It is therefore simplistic to blame only Governor Ganduje for removing the Emir; more so as we know every Nigerian politician in his situation who would have acted like him. However, his officials should have subjected to rigorous scrutiny, the procedures and processes to be followed. For example, while assuring the governor of his powers to remove an Emir, the expedience of following due process in exercising the highlighted power should have been correspondingly emphasized. The alleged wrongs of the accused should have been clearly conveyed to him and his documented responses obtained. The argument by some government officials that the removal was merely administrative suggests that sufficient effort was not made to ensure that the envisaged administrative handling did not breach the principles of natural justice. While it is true that an administrative action does not have to follow a purely technical procedure as is done in the courts, the accused must be given a chance to state his own case just as his accusers must be fair and just by not doubling as the judge. Attention should also have been drawn to the not too distant case of Emir Jokolo which established that the curtailment of anyone’s movement in our current dispensation requires judicial sanction.

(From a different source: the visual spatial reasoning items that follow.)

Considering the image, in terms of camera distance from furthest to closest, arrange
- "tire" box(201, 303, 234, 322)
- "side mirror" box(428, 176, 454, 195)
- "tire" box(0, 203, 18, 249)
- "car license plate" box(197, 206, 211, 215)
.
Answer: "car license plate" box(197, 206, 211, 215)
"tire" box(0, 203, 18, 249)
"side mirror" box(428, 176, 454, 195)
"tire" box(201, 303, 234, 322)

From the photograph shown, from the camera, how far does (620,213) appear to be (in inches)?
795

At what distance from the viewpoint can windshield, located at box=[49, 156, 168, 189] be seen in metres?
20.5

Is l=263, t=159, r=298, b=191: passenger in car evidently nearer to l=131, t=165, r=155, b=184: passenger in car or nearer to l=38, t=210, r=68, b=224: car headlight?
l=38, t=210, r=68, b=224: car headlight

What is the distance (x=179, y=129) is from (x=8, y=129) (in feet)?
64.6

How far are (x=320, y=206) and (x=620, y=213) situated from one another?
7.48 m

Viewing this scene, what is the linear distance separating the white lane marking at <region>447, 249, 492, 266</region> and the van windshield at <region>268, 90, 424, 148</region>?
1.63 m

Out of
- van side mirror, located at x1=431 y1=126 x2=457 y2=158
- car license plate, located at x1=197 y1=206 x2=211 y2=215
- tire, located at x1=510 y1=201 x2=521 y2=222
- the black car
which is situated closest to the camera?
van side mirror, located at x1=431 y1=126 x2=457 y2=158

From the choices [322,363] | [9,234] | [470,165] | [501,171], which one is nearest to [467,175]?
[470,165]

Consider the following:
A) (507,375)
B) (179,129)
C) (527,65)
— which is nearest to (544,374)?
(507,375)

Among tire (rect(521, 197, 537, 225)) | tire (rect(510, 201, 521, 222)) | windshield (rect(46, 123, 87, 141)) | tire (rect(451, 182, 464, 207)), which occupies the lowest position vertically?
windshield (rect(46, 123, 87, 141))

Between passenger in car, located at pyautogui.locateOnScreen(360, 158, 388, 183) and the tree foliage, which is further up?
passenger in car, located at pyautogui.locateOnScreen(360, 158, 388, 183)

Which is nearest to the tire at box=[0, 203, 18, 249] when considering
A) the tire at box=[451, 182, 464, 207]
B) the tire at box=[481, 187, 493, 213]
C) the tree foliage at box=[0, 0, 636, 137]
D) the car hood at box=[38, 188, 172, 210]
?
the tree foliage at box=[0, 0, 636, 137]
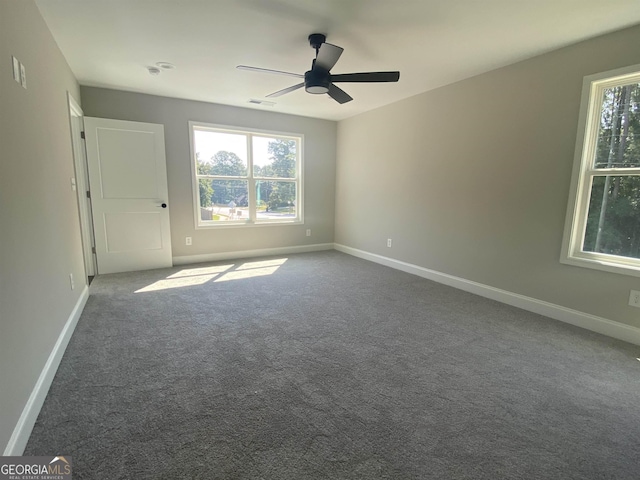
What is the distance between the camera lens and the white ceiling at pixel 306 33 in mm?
2248

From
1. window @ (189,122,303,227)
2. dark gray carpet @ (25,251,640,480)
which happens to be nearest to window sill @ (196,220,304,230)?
window @ (189,122,303,227)

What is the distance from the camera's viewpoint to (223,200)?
5191 mm

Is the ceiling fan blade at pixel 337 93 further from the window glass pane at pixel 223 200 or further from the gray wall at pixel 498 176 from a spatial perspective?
the window glass pane at pixel 223 200

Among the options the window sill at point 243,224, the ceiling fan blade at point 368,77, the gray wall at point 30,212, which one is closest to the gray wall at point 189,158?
the window sill at point 243,224

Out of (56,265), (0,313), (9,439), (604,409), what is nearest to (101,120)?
(56,265)

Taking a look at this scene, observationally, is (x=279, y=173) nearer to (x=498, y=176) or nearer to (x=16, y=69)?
(x=498, y=176)

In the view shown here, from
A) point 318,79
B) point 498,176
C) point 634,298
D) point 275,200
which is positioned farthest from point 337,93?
point 634,298

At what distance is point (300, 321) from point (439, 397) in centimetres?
138

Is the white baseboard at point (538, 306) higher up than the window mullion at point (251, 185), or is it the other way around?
the window mullion at point (251, 185)

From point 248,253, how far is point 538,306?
421 cm

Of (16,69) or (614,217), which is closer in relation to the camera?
(16,69)

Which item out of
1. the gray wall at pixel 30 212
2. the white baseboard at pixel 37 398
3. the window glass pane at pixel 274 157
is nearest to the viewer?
the white baseboard at pixel 37 398

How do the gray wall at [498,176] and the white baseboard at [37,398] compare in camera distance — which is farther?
the gray wall at [498,176]

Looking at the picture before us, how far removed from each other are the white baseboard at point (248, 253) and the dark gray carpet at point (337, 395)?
5.58 feet
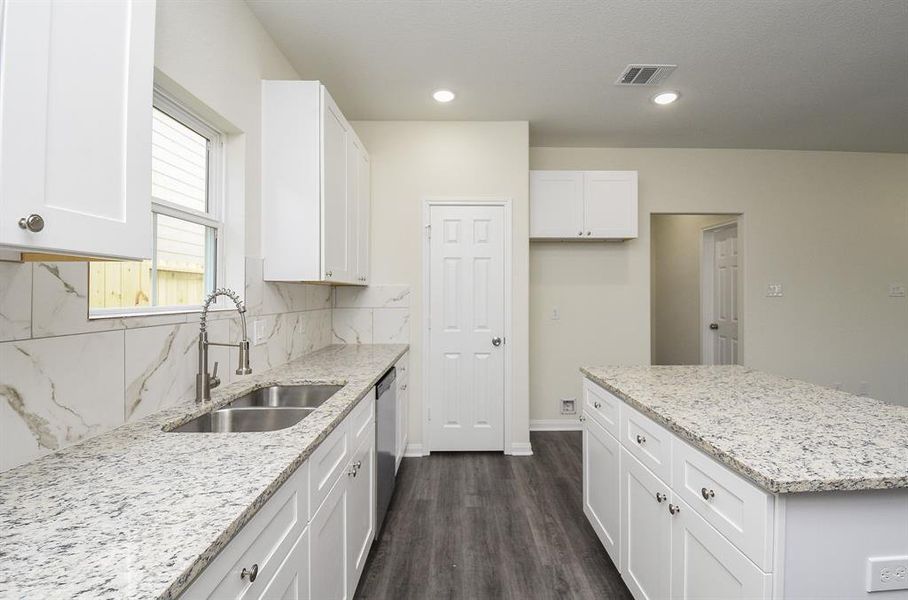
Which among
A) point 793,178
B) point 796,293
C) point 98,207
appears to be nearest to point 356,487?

At the time of preparing this piece, ex-Emir Sanusi’s lawyers had said they were going to court which now precludes us from further comments. What remains now is to return to the Calabar issue with a few suggestions on the futility of using security to explain off unfathomable posers. Bearing in mind that Nigerian state legislators generally do whatever their state governors desire, Governor Ayade should get members of the Cross-River State House of Assembly out of their hiding under the cover of security and forthwith confirm Justice Akon Ikpeme as Chief Judge of the state. If not, the NJC, should in line with prevailing practice discipline any judge of the state who accepts to be sworn-in as Chief Judge without NJC’s consent. We recall other areas such as elections where officials often credit their inept actions to logistic problems. We are also familiar with airline officials who repeatedly, like robots, describe their lacklustre performance, as ‘due operational reasons’ but we do not expect our security agencies to condone the trend whereby state actors use their precious term, ‘security’ as a cover for inexplicable actions.